Espetáculos Internacionais
Até dia 7 de abril, quando acontece o encerramento da mostra, mais de 400 atrações terão passado pela capital paranaense e região metropolitana. Além de "Celui qui Tombe - Aquele que Cai", mais oito espetáculos são internacionais.
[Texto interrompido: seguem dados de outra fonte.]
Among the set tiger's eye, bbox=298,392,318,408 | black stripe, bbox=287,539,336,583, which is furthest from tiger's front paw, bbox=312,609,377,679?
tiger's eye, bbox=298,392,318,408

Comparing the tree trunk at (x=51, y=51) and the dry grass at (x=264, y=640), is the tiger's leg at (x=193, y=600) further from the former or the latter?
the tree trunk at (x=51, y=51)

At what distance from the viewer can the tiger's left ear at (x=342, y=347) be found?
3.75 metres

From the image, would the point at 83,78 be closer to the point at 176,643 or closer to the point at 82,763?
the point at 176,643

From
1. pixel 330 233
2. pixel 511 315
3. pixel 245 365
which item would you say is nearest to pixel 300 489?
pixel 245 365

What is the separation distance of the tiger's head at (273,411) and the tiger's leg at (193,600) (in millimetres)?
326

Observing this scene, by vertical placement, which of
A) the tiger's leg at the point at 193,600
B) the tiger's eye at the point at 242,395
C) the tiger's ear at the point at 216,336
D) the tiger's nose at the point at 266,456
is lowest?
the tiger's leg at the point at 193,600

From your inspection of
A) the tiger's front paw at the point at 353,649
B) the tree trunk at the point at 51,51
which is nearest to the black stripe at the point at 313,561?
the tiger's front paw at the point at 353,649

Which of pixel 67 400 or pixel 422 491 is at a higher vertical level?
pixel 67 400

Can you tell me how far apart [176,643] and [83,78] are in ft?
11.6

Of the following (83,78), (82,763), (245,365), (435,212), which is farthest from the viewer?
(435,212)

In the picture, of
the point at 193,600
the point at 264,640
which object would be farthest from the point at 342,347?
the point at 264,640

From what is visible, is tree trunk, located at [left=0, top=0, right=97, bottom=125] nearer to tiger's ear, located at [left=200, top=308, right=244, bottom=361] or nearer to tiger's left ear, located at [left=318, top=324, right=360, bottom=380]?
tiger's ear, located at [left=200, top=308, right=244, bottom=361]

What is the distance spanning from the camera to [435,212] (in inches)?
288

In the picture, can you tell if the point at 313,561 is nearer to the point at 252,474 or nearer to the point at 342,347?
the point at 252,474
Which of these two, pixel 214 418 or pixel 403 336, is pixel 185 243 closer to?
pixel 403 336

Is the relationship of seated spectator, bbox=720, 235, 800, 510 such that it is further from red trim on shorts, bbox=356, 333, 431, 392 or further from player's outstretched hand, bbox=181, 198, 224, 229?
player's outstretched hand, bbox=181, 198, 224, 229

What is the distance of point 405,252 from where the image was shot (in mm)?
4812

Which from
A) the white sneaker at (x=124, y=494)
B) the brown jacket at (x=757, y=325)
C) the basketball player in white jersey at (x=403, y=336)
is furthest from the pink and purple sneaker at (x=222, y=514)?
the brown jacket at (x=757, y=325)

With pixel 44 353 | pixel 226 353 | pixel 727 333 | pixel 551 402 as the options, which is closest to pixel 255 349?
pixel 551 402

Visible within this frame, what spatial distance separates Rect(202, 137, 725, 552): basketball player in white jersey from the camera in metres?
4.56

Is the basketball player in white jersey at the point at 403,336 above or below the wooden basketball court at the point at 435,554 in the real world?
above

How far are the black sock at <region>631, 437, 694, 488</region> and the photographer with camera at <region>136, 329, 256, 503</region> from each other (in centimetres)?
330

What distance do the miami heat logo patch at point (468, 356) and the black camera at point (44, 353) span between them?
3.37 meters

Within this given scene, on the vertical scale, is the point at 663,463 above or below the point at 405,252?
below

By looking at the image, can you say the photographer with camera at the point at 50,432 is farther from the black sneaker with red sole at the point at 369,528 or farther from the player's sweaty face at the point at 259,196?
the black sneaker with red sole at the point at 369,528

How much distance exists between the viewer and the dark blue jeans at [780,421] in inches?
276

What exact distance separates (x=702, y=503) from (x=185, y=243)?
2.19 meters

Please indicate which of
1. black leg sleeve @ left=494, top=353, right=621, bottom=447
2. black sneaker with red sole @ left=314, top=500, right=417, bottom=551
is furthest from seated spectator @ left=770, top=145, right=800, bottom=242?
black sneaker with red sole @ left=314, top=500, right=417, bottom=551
Também da Europa, o monólogo português "Bela Dona" (duas sessões no dia 6 de abril), escrito por Pedro Eiras, trata de submissão e da vingança no olhar. As demais são sul-americanas: da Argentina vêm "Bladimir" (28, 29, 30 e 31 de março), teatro de rua em forma de esquete de apenas 3 minutos em torno do Conde Drácula Bladimir, o infantil "Locas Margaritas" (30 e 31 de março), que trata da beleza a partir da perspectiva de um cão que tem uma linda margarida em sua cauda, e "Adorables" (apresentações em 5, 6 e 7 de abril), em que um casal de atores pornô vive acontecimentos de sonhos eróticos enquanto espera o pagamento por um trabalho e é enrolado pelo produtor; do Uruguai, o teatro de bonecos "Callejeros" (apresentações em 28, 29, 30 e 31 de março); do Chile, "Ruby Box Teatro a la Carta" (28, 29, 30 e 31 de março) é um espetáculo de rua que reúne pequenas poesias; e o Equador traz a oficina "Corpo Barroco", que usa o espetáculo "María" para tratar dar potencialidades do corpo barroco, e "María" (1º de abril), projeto que destaca os lados sagrado e humano de Maria de Nazaré em ícones contemporâneos latino-americanos;
Mostra
"Celui qui Tombe - Aquele que Cai" - 27 de março, às 21h, no Teatro Guaíra (Rua XV de Novembro, s/nº, Centro, Curitiba)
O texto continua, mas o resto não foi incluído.